「戦死は怖くない。それよりも、早く上官を殴り返したい」 精神主義と暴力に満ちた軍隊を生きた99歳元学徒兵の本音とは
▽切腹未遂と泥棒集団 7月、兵舎として使われていた高松市の小学校に移動。4日早朝、塚本さんは見習い小隊長として寝ずに報告書を書いていたところ、突然、隣の部屋のガラスが割れる音を聞いた。高松空襲の始まりだった。 「様子を見に行くと辺りが燃えていて、みんなを起こした。将校も下士官もどこに行ったか分からない。仕方ないから隊を練習時のように編成して逃げた」 すでに校舎の上まで火が回っていた。校庭一面も火の海で、逃げる余地がない。練習用に備蓄された弾薬が爆発する恐れもあり、一刻の猶予もなかった。毛布を持ち出して焼夷弾の炎をはたきながら、校庭を脱出した。暑さの中、群衆とともに塩田へと逃げた。
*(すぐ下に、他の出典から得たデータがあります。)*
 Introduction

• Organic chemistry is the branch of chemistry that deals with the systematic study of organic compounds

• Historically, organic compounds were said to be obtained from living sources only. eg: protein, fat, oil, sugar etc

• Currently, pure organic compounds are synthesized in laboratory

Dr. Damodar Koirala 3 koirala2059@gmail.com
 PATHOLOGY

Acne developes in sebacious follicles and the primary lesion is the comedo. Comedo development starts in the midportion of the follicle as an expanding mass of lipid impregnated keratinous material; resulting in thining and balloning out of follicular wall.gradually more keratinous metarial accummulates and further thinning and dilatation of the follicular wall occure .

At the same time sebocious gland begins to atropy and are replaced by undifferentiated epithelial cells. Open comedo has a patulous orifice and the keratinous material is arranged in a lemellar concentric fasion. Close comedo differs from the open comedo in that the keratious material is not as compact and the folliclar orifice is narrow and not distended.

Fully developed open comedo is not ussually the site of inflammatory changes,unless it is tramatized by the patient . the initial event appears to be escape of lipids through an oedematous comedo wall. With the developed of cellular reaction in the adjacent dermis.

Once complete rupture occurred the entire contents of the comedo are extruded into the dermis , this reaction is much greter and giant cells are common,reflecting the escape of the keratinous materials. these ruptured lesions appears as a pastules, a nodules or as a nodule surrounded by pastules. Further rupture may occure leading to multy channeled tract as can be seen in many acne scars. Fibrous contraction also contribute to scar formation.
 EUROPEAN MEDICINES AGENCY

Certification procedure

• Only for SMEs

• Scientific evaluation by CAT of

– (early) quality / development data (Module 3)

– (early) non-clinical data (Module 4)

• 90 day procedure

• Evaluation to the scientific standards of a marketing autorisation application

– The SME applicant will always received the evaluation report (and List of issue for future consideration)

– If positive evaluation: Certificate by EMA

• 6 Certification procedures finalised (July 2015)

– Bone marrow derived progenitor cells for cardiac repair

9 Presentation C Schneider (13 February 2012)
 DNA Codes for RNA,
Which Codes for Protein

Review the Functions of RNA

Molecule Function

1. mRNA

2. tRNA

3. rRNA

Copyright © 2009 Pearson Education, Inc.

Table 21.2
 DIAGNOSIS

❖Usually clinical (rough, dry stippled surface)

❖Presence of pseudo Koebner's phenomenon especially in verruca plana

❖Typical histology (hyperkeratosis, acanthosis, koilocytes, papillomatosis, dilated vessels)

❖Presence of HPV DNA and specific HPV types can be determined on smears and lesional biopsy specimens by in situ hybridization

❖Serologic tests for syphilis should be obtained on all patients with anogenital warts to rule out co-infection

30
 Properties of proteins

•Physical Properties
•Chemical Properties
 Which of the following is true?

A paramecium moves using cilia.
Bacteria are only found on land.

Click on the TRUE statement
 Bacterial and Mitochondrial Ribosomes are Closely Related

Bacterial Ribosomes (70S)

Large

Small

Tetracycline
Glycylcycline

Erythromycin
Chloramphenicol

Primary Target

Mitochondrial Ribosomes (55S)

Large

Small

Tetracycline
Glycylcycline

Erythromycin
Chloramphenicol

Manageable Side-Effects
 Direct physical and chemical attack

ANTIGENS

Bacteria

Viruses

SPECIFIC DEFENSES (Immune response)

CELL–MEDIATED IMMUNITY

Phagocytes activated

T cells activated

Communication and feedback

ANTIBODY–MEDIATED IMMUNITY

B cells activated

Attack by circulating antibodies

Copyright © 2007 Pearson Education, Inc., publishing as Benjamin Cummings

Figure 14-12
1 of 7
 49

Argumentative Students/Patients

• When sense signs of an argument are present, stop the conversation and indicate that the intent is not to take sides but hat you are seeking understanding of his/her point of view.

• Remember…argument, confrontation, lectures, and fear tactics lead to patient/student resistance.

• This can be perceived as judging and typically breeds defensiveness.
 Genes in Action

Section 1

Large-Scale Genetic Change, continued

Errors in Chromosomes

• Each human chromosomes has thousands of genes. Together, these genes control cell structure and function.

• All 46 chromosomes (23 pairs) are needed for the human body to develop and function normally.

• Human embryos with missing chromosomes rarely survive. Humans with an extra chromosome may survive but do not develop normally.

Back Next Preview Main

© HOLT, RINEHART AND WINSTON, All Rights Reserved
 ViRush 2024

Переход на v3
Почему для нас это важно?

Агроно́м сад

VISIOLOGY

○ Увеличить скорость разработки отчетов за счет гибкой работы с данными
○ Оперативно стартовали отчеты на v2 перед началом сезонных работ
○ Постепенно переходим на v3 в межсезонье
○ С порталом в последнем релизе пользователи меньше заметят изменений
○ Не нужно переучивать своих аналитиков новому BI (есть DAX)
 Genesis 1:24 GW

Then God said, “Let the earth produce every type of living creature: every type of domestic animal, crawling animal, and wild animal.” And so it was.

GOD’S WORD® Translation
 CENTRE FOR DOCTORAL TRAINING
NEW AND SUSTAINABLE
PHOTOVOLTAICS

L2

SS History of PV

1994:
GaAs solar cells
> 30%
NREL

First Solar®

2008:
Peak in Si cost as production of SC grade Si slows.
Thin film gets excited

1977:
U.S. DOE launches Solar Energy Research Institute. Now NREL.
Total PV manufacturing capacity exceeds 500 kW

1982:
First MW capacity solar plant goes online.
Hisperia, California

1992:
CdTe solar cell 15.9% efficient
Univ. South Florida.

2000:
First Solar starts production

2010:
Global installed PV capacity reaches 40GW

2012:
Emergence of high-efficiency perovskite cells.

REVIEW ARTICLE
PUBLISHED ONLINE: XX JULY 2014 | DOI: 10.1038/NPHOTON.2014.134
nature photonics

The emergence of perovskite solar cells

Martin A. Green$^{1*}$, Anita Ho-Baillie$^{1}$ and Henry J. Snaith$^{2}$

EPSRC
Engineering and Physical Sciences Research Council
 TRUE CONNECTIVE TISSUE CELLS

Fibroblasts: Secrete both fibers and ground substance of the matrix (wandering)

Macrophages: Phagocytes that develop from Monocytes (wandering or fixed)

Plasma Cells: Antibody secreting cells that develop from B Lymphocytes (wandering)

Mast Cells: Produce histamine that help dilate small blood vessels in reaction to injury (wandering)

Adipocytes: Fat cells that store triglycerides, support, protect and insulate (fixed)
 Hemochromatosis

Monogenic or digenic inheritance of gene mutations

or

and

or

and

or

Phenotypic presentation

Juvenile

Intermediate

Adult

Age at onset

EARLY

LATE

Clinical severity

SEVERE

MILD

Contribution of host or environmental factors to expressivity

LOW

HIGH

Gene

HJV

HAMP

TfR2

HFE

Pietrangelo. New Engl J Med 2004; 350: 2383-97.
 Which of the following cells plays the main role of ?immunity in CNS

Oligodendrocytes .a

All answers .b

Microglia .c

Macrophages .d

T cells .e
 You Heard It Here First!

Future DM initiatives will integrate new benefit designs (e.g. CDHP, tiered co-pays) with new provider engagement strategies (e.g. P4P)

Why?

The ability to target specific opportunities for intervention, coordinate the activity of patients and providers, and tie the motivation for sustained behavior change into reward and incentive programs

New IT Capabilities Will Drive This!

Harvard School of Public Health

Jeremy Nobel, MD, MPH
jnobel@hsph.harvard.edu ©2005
塩田からは、B29が機雷を瀬戸内海へ落とす音が聞こえてきたという。 翌朝、校舎に戻ると、焼夷弾で小銃の先がつぶれた隊員がおり、上官から散々殴られていた。 その後しばらくして、軍刀や長靴を買わされた。塚本さんたちは「いよいよ卒業か」と喜んだ。しかし8月になっても音沙汰がなく、いぶかしんでいたところ、15日に「ラジオ放送があるから集まれ」と招集された。いわゆる玉音放送だったが「ガーガー音がするだけで何言ってるか分からなかった」
翌日、海軍機が飛んできて「政府は降伏したがわれわれは降伏しない。戦おう」と戦争継続を呼びかけるビラがまかれた。その翌日にも「まだ戦争しているから続けるように」と伝えに来た飛行士がいた。だが数日後、ついに皇族から「戦争をやめるように」と連絡があったという。 すると区隊長は、隊員たちにこう迫った。 「こうなったらしょうがない。天皇陛下におわびして切腹しよう。賛成の者は手を挙げよ」 隊員たちは皆、顔を見合わせながら手を挙げた。塚本さんも最後になって渋々、手を挙げたという。全員、兵舎に戻り、買わされた軍刀を手にした。 「でも、いざ振ってみても全然切れない。そのころの軍刀なんて、なまくらだったんですよ。昔の立派な日本刀なんかじゃない。みんなして『こんなもんで切れるかよ』って叫んでね。結局、誰も本気じゃなかったんです」 区隊長はまた、もし米軍が天皇制を廃止したら「宮城前で決起しよう」と豪語し、そのために今から鍛えておこうと隊員にマラソン訓練を強制した。走っているうちに水虫がうんで足が痛み出した塚本さんは、ついに反抗の言葉を口にした。「もう、ばかばかしくなってね。『水虫ができたから走るのやめます』と伝えた」。すると区隊長は「おまえはなんだ。おまえみたいなのがいるから、負けたんだ」と激高。これまで殴られなかった塚本さんも、ついに殴られたという。